16 de fevereiro de 2012

Validade Científica: Erros Sistemáticos


Por Thereza Taylanne Souza Loureiro Cavalcanti
Estudante de Graduação em Medicina da UFPB

Resumo
Na interpretação de resultados de pesquisas científicas, é necessária a devida observação de todas as possibilidades de erros, que podem ser erros aleatórios (acaso) ou sistemáticos (vieses, confundimento e interação).  A validade de um estudo é o seu grau de conformidade com uma verdade. A validade externa refere-se à capacidade de generalização, enquanto validade interna é o grau em que os resultados da pesquisa refletem acuradamente a realidade observada. Viés é um desvio sistemático dessa verdade. Confundimento é a incapacidade de se distinguirem os efeitos de duas ou mais variáveis, enquanto na interação, o efeito de um fator depende da interveniência de uma terceira variável.

Palavras-chave: Metodologia. Validade dos Testes. Viés (Epidemiologia).

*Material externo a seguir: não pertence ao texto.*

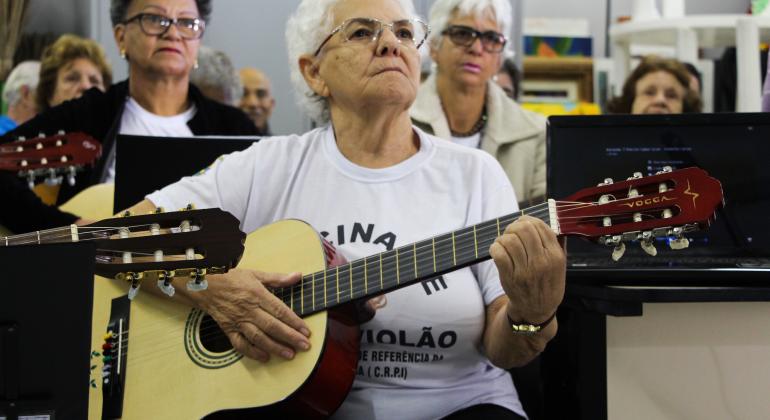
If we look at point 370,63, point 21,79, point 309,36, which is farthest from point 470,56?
point 21,79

Na leitura de trabalhos científicos, é preciso atentar à existência dos erros aleatórios (acaso) e dos erros sistemáticos (vieses, confusão, interação), que todos os estudos possuem, para avaliar se suas conclusões são válidas. Até que ponto os resultados de um estudo estão distorcidos em decorrência de erros metodológicos na sua concepção (modelo) e/ou na análise dos dados?

Em geral, técnicas de medição empregadas em pesquisas têm imperfeições que dão origem a erros nas estimações de variáveis. Estes são denominados "erros sistemáticos", que são erros grosseiros que podem decorrer, por exemplo, da má leitura de escalas de avaliação, de ajustes imperfeitos de instrumentos de coleta de dados, da seleção enviesada dos sujeitos da amostra; ou seja, esses são erros decorrentes basicamente de problemas nas técnicas e no método empregados na investigação.

Os erros aleatórios, por sua vez, decorrem do acaso, ou seja, resultam de fatores não controlados na execução da coleta de dados, e seu efeito consiste em produzir acréscimos ou decréscimos nos valores obtidos. Estes efeitos aleatórios são a causa de variações em observações repetidas do que se está mensurando. Ao contrário do erro sistemático, que desvia os valores em uma direção ou em outra, o erro aleatório tem igual probabilidade de resultar em observações acima ou abaixo do valor verdadeiro.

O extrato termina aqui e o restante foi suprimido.